• **Texte fourni**:
Interview

Lynn Béguelin, une styliste de chez nous

Lynn Béguelin, c’est le visage caché derrière Modulesk Couture. Elle nous reçoit dans son atelier de Monthey, un lieu chaleureux où des merveilles se cachent dans tous les recoins. Des t-shirts de sa nouvelle collection à la crème de vinaigre artisanale en passant par la calculatrice façon plaque de chocolat et un amas bijoux : il y a de quoi satisfaire chacun dans cette caverne d’Alibaba.
Interview d’une styliste remplie d’humour.
Pouvez-vous commencer par nous parler brièvement de votre parcours, plus précisément de vos études ?
Après l’école obligatoire, j’ai commencé l’Ecole du Degré Diplôme en Valais, aujourd’hui appelée Ecole de Culture Générale. Au bout de la troisième année, je me suis rendue compte que le papier fourni par l’école me permettait uniquement d’intégrer une autre et non de travailler. C’est pour ça que j’ai décidé d’arrêter et que j’ai commencé une formation d’employée de commerce. Après l’obtention de mon CFC, ma roue de secours, j’ai entrepris ma formation de styliste, modéliste, couturière à l’école Laura L de Lausanne.

• **Données fournies**:
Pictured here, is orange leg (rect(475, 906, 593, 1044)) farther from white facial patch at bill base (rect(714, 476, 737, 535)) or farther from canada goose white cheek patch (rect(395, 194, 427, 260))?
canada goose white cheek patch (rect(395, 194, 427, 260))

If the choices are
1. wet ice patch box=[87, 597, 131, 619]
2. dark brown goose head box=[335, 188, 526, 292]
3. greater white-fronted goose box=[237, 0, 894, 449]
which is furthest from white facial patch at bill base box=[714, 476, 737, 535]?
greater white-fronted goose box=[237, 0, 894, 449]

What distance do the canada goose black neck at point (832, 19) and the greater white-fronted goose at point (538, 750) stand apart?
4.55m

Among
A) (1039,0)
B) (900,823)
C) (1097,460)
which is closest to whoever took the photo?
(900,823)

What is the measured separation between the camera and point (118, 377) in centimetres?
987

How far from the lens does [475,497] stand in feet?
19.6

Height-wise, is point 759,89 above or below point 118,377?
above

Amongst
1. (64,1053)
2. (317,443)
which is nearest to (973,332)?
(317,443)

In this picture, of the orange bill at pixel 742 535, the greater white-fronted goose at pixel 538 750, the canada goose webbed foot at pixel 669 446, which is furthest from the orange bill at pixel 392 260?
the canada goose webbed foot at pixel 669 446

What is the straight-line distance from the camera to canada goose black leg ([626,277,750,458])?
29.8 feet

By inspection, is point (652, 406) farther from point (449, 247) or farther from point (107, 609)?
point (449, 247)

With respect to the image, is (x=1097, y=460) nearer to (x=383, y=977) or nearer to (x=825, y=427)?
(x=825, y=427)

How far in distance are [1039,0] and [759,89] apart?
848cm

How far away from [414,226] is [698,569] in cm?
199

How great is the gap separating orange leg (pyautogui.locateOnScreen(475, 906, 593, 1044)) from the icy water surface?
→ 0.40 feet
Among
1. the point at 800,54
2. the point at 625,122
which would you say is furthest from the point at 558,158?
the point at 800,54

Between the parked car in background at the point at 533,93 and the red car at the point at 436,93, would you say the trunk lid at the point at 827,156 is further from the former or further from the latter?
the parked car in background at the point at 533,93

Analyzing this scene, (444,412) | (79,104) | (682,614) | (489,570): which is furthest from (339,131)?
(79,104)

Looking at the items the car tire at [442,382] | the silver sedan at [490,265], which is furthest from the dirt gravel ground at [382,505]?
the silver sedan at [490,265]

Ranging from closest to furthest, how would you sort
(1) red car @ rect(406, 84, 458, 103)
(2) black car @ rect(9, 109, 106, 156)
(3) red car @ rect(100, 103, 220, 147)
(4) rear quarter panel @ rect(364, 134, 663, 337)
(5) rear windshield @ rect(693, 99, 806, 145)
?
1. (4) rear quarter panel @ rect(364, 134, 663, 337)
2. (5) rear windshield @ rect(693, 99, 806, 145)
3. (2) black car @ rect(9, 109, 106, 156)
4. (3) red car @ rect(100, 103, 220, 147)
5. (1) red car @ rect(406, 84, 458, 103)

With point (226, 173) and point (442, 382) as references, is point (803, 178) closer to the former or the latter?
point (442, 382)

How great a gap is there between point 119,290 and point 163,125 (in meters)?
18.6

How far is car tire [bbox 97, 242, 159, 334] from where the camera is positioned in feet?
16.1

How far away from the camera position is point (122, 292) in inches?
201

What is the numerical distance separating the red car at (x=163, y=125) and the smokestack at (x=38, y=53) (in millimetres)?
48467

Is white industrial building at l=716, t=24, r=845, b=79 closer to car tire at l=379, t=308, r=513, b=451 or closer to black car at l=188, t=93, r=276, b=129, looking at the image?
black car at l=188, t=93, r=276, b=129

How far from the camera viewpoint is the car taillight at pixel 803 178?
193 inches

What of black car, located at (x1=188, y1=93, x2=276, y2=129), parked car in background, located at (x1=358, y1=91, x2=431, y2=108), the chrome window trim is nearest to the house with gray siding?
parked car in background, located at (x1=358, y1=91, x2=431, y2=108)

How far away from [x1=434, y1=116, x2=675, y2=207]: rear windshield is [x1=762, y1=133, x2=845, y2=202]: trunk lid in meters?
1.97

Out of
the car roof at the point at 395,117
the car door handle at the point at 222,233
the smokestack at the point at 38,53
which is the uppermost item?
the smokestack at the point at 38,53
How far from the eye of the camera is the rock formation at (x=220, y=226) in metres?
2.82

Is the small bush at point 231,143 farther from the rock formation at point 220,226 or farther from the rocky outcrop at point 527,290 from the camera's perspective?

• **À faire**:
a – Dans l'interview, où se trouve l'atelier de Lynn Béguelin ?
b – Modifiez le passage de l'interview qui s'ouvre sur les mots contenant « Lynn Béguelin, c’est » et se clôt sur « vos études ? » : remplacez « atelier » par « local ».

• **Corrigé**:
a – À Monthey.

b –
Lynn Béguelin, c’est le visage caché derrière Modulesk Couture. Elle nous reçoit dans son local de Monthey, un lieu chaleureux où des merveilles se cachent dans tous les recoins. Des t-shirts de sa nouvelle collection à la crème de vinaigre artisanale en passant par la calculatrice façon plaque de chocolat et un amas bijoux : il y a de quoi satisfaire chacun dans cette caverne d’Alibaba.
Interview d’une styliste remplie d’humour.
Pouvez-vous commencer par nous parler brièvement de votre parcours, plus précisément de vos études ?